Redesigning Composition for Multilingual Realities began with a similar framing to Transnational Literate Lives: Jay Jordan (2012) provided a rationale for increasing attention to language diversity in the classroom. Citing Paul Kei Matsuda’s observation that notions of a monolingual student body are a myth, Jordan argued for increased attention to the diversity of languages students bring to the classroom. He used the work of writing centers to illustrate translingual approaches to composition. Instructors might include students in conversations about language, and Jordan’s use of student writing samples in this chapter—and later, student survey responses—was his way of doing this throughout the book.
Jordan turned to observations of students’ interactions in the writing classroom to show that students negotiate various uses and purposes of English. He discussed the emergence of communicative language teaching (CLT), which was a pedagogic philosophy designed to move away from skill-and-drill language teaching and focus more on fluid language patterns. The problem with CLT, Jordan argued, is that it holds the native speaker as a standard of perfection. Jordan identified as a speaker of a white, middle-class English dialect, and he acknowledged that he is not competent in many other dialects or varieties of English. He noted that his students are often tasked with shifting cultural lenses and personas in the writing classroom.
In chapter three, Jordan reported the results from his 2004 pilot course at Penn State, which linked native speakers and multilingual students to bring attention to language diversity. This section—where student voices are the primary data—made the strongest case for linguistically diverse pedagogies. Throughout the course, Jordan asked his students to write about their experiences with language and language learning. Students were also assigned to peer review sessions with their assigned groups, and Jordan recalled the interaction between a native-English-speaking student writing about terrorism and Islam and an Arab student providing feedback on the essay, who provided interpretations of the religion and suggested that the essay writer search for Islamic source citations. Here, Jordan emphasized the importance of student collaboration in the research process.
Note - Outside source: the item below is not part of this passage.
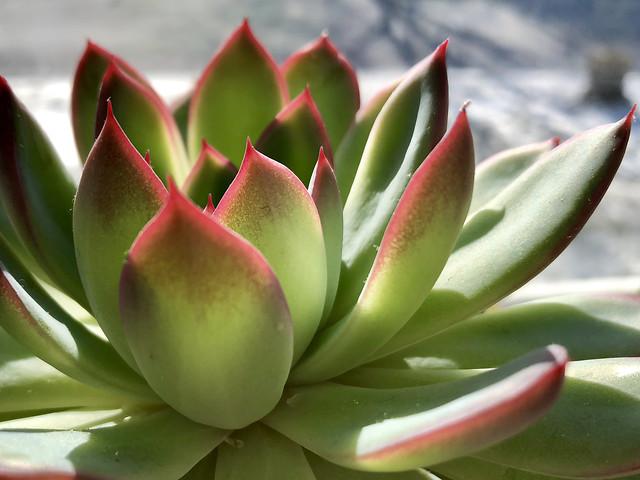 lotus-nature-exotic-flora-tropical picture material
Both collections valued interaction and collaboration. Similar to Jordan's approach, Patrick W. Berry, Gail E. Hawisher, and Cynthia L. Selfe (2012) valued the contributions of student voices; they interacted not only with their participants but also amongst co-authors. Transnational Literate Lives built around the collection of student narratives with an unexpectedly helpful introductory chapter as it grounded readers both in the co-authored discussions themselves and also in strategies for navigating the edited collection. In a move that lifted the curtain on the process behind the finished product of published scholarship, the editors used the introduction chapter in part to introduce readers both to the rationale motivating the co-authored chapter and also to strategies for navigating the edited collection. Readers learned more about the editors’ methodological decision-making process again in a helpful reflective final chapter in which Berry, Hawisher, and Selfe summarized eight key takeaways, or observations, from the project. Among the takeaways is the understanding that the students’ perceptions of technologies were dependent upon the cultural ecologies each experienced. Also of help to anyone interested in learning more about methods is the editors’ musings on four key concepts and methodological practices that informed their ongoing research: Local and Global Ecologies, Transnational Contexts, Literacy Narratives, and Digital Media.